Shakespeare and Company's touring production of Hamlet was swift and sharp. It had something of the intransigence of youth about it. The focus was sharply on Katherine Abbruzzese's performance in the title role. All other roles were ably, nimbly taken by several actors who needed to be able to move quickly. This necessarily pushed the play toward melodrama. This was not bad. Ms. Abbruzzese was well-able to provide us with the energy and the virtuosity made necessary by the fleet, never-stopping direction. She seemed to be able to inhabit a world between genders without effort, like Hamlet seems to. This made me see Ophelia as more female than female, and that had a knife-edge tenderness. This made me see the graveyard reconciliation of Hamlet and Laertes as a lyrical event. What I missed most particularly were the Players. Hamlet the play is a slippery illusion, and the arrival of the Players paradoxically always makes me feel more grounded.

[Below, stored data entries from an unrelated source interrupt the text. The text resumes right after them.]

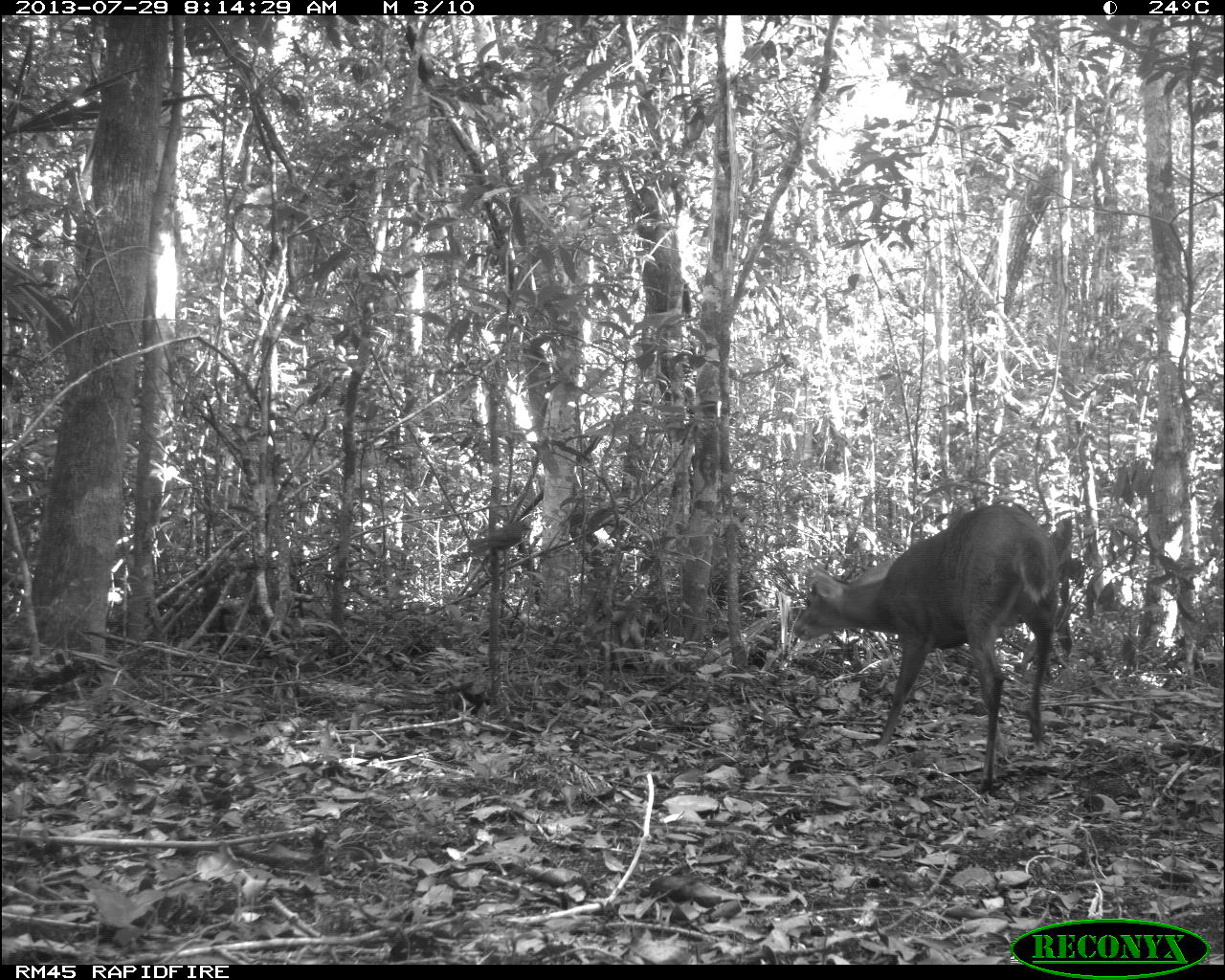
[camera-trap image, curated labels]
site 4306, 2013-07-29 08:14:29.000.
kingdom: Animalia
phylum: Chordata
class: Mammalia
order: Artiodactyla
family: Cervidae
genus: Mazama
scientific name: Mazama temama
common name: central american red brocket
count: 1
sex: male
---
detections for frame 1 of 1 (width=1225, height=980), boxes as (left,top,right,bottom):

I notice that Hamlet himself seems to feel the same way. The play makes us feel that the play's the thing—the thing that we can hang onto. On the up side, its absence only added to the straight-to-the-end momentum of the entire production. This was a Hamlet that moved like Macbeth. Ms. Abbruzzese did not belabor her private pronouncements to us; they were also compelled to dazzle. I found that they worked very well that way. I didn't have much time to think, and they seemed fresh, not separate from the main body of the play, just moments where it became more focused. This was a well-practiced performance with all the players connected in a simple and complete trust. The appreciative audience was well-pleased.
George Frideric Handel,
Acis and Galatea, 1718 Version
Jordan Hall
Saturday, June 18, 2011
Paul O'Dette and Stephen Stubbs, Musical Directors
Gilbert Blin, Stage Director
Anna Watkins, Costume Designer
Robert Mealy, Orchestra Leader
Kathleen Fay, Executive Producer
Abbie H. Katz, Associate Producer
Melinda Sullivan, Assistant to the Stage Director
Aaron Sheehan, Acis
Teresa Wakim, Galatea
Jason McStoots, Damon
Douglas Williams, Polyphemus
Michael Kelley, Coridon
Even before Handel's pastoral sinfonia was very far along, I found myself deeply immersed in the human activity I observed on the stage of Jordan Hall. Around the orchestra, who were dressed in unobtrusive modern black, some half dozen creatures of Queen Anne's day, or, more precisely, early Hanoverian days, busied themselves about a capacious drawing-room, until five of them came together to sing the opening chorus, "Oh the pleasure of the plains," evoking the landscape around Cannons. Actually they were looking into a pastoral landscape painting, its back to the audience. (At the end it was turned to reveal the composition.) While pictures were brought in and set on an easel for appreciation and perhaps purchase—the absence of a permanently hung gallery suggested that the house was not yet finished—two gentlemen at either end of the stage worked away at writing: one, Mr. Handel, was setting down notes, and the other—actually two, Mr. Gay and Mr. Pope—words. What was so absorbing about this was not so much the business itself, which is familiar enough even in early eighteenth century dress, but the mood.